━━ TEXT SECTION ━━

• Democracy Under Threat

    My wife and I are at an age when we have begun to think (and worry) about the kind of world we will leave behind for our children and, particularly, our grandchildren.

    We have experienced during our own lives, like others of our generation, our fair share of hard times and unpleasant experiences – a world war, a polio epidemic, today’s covid pandemic, a holocaust, massacres and other acts of violence fuelled by extremism – so we are not strangers to a world that is somewhat less than ideal. But we fear that there may be worse to come.

    We think of global warming and climate change, the degradation of our environment, the bushfires and floods and rising sea levels, the loss of fresh air and clean water and of whole species – but, serious as they are, these are not the main cause of our concern; they are natural (or, rather, unnatural) events and environmental changes. Our real concern is with unwelcome changes in our society and the way we treat each other and conduct ourselves.

━━━
━━ DATA ━━

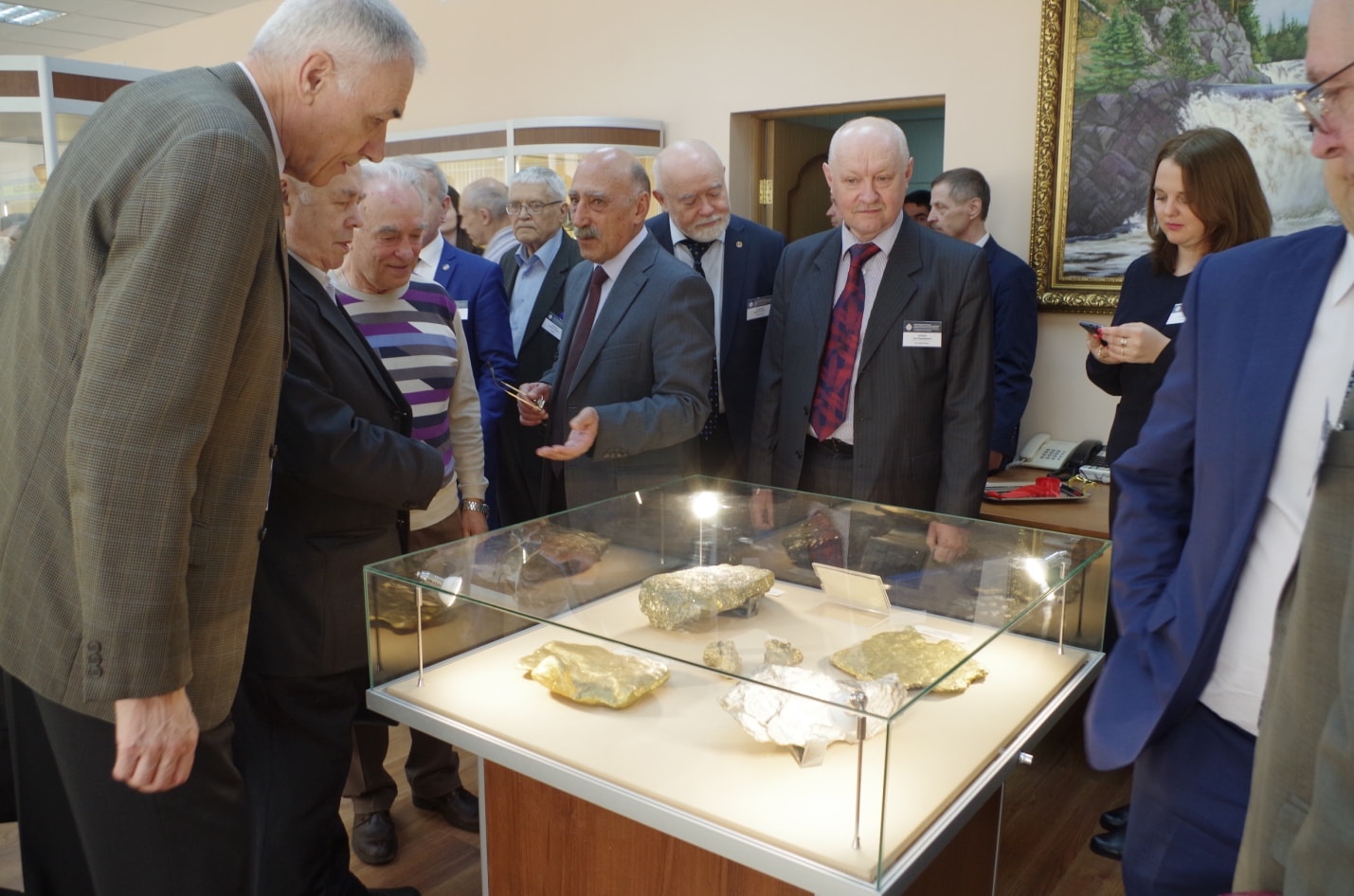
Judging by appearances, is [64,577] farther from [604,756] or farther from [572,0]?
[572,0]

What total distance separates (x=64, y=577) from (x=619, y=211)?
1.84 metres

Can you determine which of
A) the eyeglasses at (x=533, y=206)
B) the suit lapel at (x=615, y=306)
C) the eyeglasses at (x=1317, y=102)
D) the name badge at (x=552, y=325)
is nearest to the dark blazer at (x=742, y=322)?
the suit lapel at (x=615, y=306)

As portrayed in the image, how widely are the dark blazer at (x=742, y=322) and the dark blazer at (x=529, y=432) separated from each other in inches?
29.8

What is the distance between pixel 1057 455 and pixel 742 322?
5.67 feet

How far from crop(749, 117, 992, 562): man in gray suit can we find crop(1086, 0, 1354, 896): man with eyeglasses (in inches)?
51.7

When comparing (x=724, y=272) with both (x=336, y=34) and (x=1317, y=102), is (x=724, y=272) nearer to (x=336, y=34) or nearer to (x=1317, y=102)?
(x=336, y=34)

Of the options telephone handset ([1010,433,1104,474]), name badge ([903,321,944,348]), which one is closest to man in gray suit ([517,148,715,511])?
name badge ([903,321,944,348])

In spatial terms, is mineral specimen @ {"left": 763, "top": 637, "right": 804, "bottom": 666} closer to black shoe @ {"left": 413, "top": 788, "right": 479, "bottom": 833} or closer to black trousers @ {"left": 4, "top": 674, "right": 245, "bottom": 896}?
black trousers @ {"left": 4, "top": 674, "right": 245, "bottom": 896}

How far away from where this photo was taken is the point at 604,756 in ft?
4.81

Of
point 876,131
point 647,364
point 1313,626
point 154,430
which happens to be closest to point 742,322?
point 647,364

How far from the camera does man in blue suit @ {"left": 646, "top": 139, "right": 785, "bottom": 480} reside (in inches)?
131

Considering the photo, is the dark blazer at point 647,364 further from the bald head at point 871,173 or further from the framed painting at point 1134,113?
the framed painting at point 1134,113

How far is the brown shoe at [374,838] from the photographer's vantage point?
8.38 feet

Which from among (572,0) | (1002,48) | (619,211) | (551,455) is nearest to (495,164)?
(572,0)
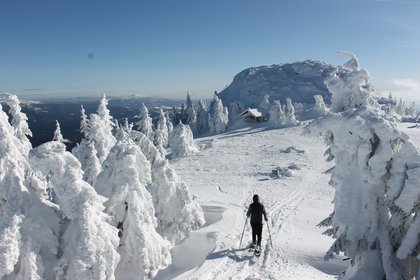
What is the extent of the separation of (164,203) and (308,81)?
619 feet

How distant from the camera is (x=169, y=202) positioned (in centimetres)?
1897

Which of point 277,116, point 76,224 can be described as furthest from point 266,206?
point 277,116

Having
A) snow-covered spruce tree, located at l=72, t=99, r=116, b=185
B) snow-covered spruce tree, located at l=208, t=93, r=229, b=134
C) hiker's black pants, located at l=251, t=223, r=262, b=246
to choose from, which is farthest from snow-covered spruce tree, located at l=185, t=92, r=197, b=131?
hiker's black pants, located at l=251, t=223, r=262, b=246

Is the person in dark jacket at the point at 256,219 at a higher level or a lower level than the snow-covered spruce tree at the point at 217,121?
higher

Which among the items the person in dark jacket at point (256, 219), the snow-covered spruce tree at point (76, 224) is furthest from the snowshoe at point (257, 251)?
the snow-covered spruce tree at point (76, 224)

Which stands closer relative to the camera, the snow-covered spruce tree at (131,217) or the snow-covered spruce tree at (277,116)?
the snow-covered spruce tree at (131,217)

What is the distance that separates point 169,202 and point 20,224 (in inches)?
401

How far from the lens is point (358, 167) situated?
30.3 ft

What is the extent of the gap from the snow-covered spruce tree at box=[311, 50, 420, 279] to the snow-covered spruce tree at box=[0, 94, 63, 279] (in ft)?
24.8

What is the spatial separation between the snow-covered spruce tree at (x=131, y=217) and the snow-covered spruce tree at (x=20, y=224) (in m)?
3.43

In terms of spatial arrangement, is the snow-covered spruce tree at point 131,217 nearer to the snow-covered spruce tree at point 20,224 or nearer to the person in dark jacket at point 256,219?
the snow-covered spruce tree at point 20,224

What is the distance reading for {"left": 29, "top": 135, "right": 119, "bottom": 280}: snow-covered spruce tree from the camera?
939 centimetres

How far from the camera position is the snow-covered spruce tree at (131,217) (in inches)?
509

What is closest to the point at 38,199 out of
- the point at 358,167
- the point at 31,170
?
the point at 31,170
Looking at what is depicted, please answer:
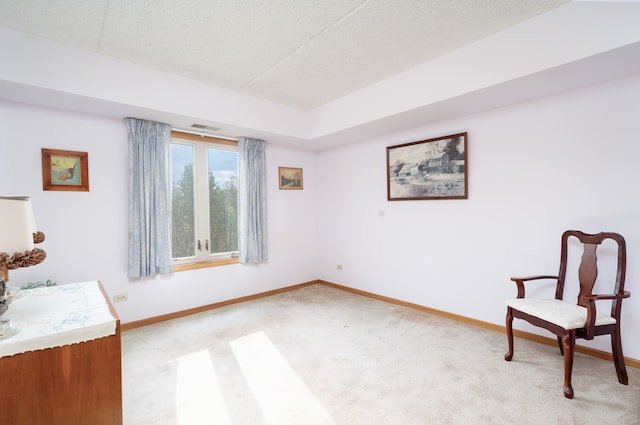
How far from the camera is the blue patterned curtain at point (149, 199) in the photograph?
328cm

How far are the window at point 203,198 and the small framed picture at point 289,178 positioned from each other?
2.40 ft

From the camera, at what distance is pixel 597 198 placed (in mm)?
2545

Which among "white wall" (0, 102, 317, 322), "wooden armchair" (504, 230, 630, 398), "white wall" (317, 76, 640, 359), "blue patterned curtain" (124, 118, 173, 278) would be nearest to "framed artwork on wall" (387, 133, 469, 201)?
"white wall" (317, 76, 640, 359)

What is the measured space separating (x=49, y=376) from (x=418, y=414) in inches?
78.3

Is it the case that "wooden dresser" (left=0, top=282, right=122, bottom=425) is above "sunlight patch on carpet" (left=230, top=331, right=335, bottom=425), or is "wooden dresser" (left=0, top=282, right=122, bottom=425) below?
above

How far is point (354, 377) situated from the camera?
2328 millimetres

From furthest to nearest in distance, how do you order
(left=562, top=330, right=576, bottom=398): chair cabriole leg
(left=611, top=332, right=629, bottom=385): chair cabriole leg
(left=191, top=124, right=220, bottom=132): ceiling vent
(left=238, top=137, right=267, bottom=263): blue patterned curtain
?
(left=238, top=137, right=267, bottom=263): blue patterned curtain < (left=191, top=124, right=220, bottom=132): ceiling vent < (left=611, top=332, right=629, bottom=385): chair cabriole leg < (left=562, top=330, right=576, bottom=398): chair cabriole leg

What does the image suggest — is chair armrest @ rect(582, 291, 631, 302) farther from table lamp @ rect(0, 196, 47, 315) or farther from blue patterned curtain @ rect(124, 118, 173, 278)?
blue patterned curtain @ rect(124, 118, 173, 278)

━━━

> _WORK INSTRUCTIONS_:
- 1) List every hard time or unpleasant experience that the passage headed "Democracy Under Threat" says the writers' generation has lived through.
- 2) Do these statements agree with the passage headed "Democracy Under Threat"? Answer yes or no for each, and quote the deciding words.
(a) The writer and spouse lived through a polio epidemic.
(b) Climate change is the writers' main cause of concern.
(c) The writers believe the worst is behind them.
- 3) Carry on the passage headed "Democracy Under Threat" from the point where it stops.

> _ANSWERS BY ITEM_:
- 1)
- a world war
- a polio epidemic
- today's covid pandemic
- a holocaust
- massacres and other acts of violence fuelled by extremism

- 2)
(a) Yes: "a polio epidemic"
(b) No: "these are not the main cause of our concern"
(c) No: "But we fear that there may be worse to come."

- 3)
    One obvious cause for concern arises when we observe the USA, a country that claims to lead the world, engaged in an election that might return to the presidency someone who is surely unfit for leadership and who – not just as a leader, but as a human being – exhibits some of the worst characteristics one can imagine. Whatever the outcome of the U.S. election (and we can but hope), how is it that, having had a four-year-long opportunity to judge their leader, the American people can place so little value on their democracy that they can even contemplate re-electing Donald Trump – a President who admire dictators and wants to be one himself?

    It is the answer to that question that really troubles us. American democracy seems to have been undermined and to be now threatened by a toxic combination of wild conspiracy theories, irresponsible social media, ignorance about what constitutes a democracy, a distrust of one’s fellow citizens, a rising tide of prejudice, the lies of a perennial liar, and a fear and hatred of anyone different and of anyone who thinks differently. It is that climate of opinion that explains what is best described as the American disease.

    It is bad enough that the country that may have been seen once as democracy’s standard-bearer should have been afflicted in this way. It is not just the Americans but the world as a whole who are likely to pay the price if the flame of democracy is snuffed out in the U.S.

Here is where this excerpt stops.